Uw Redder zal uw Rechter zijn. Er is bij de Heere een gedenkboek. Mag Ik iets van u eisen. Eisende recht van God. Vroeger hadden de dominees het ook over de vierschaar. God de Rechter, de aanklager de duivel. En dan is er een Advocaat. Ja deze is des doods schuldig maar Ik heb voor hem betaald.

Dat wij het toe moeten stemmen dat we verdiend hebben eeuwig om te komen. De worsteling van de eerste zondag van de Heidelbergse Catechismus. 1 Korinthe 1 vers 30. Onze Heere Jezus Christus die ons geschonken is tot volkomen verzoening, heiligmaking. Ligt in Hem uw heil? Ik ben een Koninklijk kind van de Vader bemind. Hij vraagt het niet slechts, Hij eist het. Hij heeft er recht op. Dat het ons ook aangebracht is.

Twee dingen. Meneer daarvoor moet je bekeerd zijn. En twee meneer daarvoor moet je uitverkoren zijn. Het is waar maar dan zet je het wel op de verkeerde plek. Wat moet het dan verschrikkelijk zijn als het ons bekendgemaakt is, ons geproclameerd, en de weg niet gegaan. En dan staat er die de weg geweten hebben met dubbele slagen geslagen worden. Zal ik hen tegenkomen en vult u maar in.

INHOUD VAN GEGEVENS:

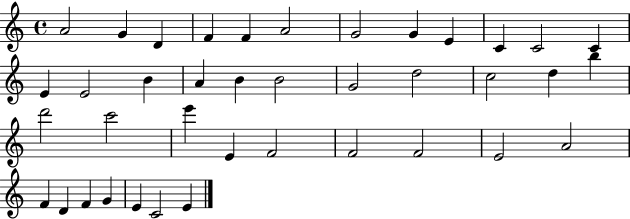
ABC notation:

X:1
T:Untitled
M:4/4
L:1/4
K:C
A2 G D F F A2 G2 G E C C2 C E E2 B A B B2 G2 d2 c2 d b d'2 c'2 e' E F2 F2 F2 E2 A2 F D F G E C2 E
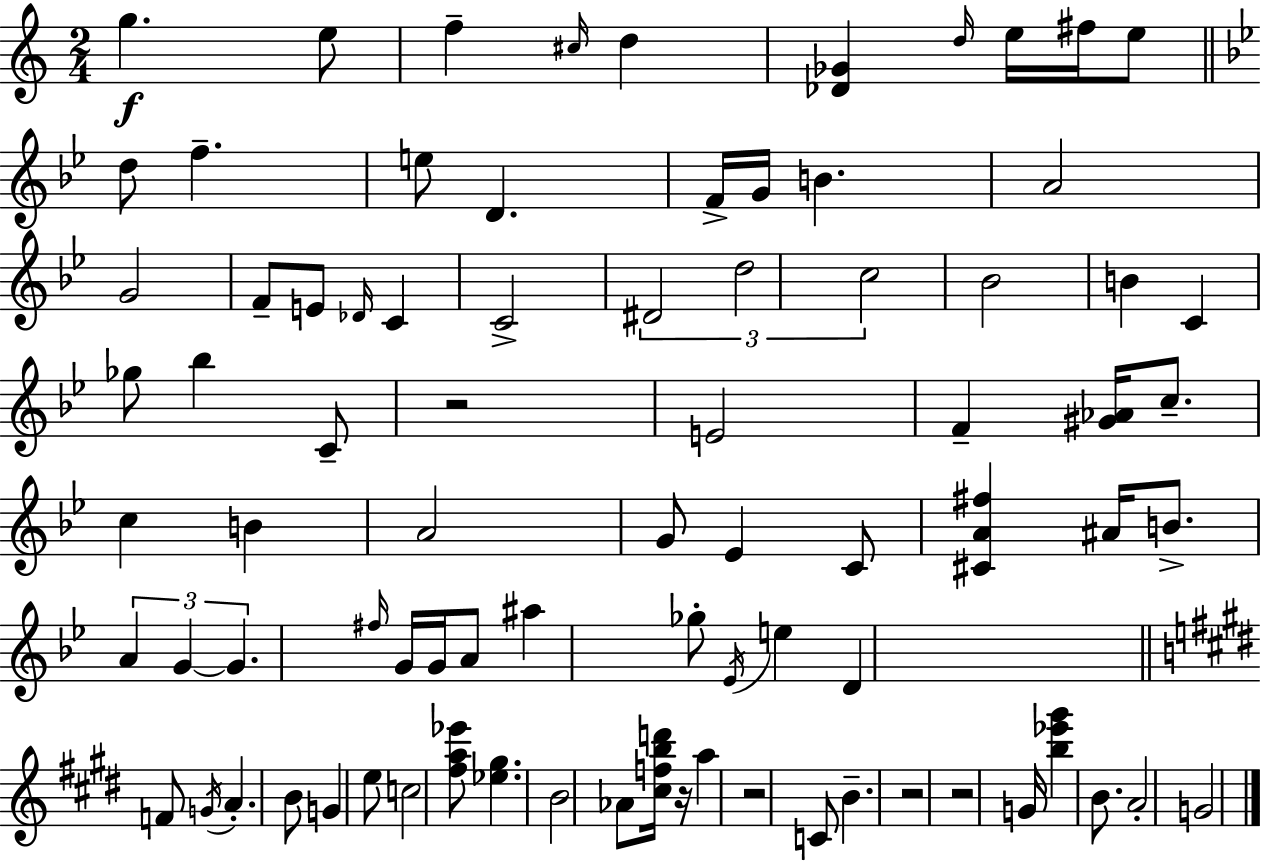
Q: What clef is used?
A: treble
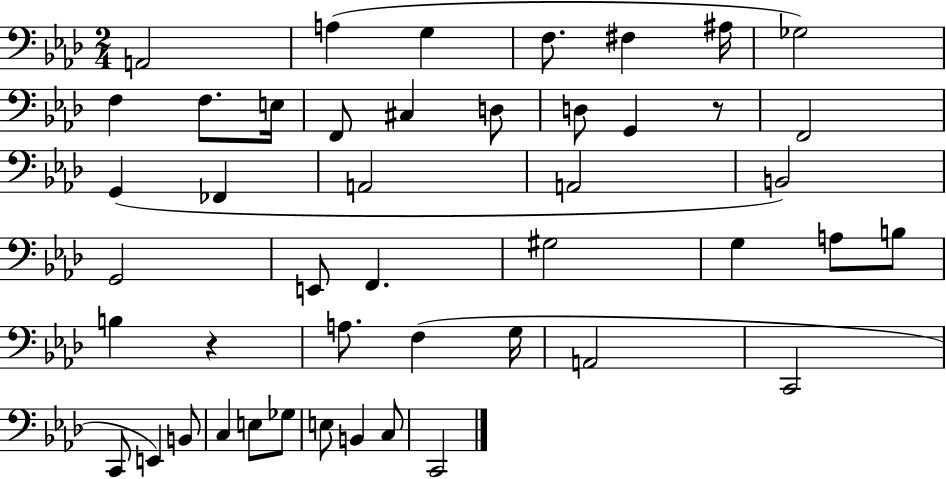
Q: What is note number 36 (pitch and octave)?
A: E2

OPDRACHT: Geef het tekstfragment hierboven woord voor woord opnieuw weer. De gegevens spelen hier geen rol.

ANTWOORD:
Uw Redder zal uw Rechter zijn. Er is bij de Heere een gedenkboek. Mag Ik iets van u eisen. Eisende recht van God. Vroeger hadden de dominees het ook over de vierschaar. God de Rechter, de aanklager de duivel. En dan is er een Advocaat. Ja deze is des doods schuldig maar Ik heb voor hem betaald.

Dat wij het toe moeten stemmen dat we verdiend hebben eeuwig om te komen. De worsteling van de eerste zondag van de Heidelbergse Catechismus. 1 Korinthe 1 vers 30. Onze Heere Jezus Christus die ons geschonken is tot volkomen verzoening, heiligmaking. Ligt in Hem uw heil? Ik ben een Koninklijk kind van de Vader bemind. Hij vraagt het niet slechts, Hij eist het. Hij heeft er recht op. Dat het ons ook aangebracht is.

Twee dingen. Meneer daarvoor moet je bekeerd zijn. En twee meneer daarvoor moet je uitverkoren zijn. Het is waar maar dan zet je het wel op de verkeerde plek. Wat moet het dan verschrikkelijk zijn als het ons bekendgemaakt is, ons geproclameerd, en de weg niet gegaan. En dan staat er die de weg geweten hebben met dubbele slagen geslagen worden. Zal ik hen tegenkomen en vult u maar in.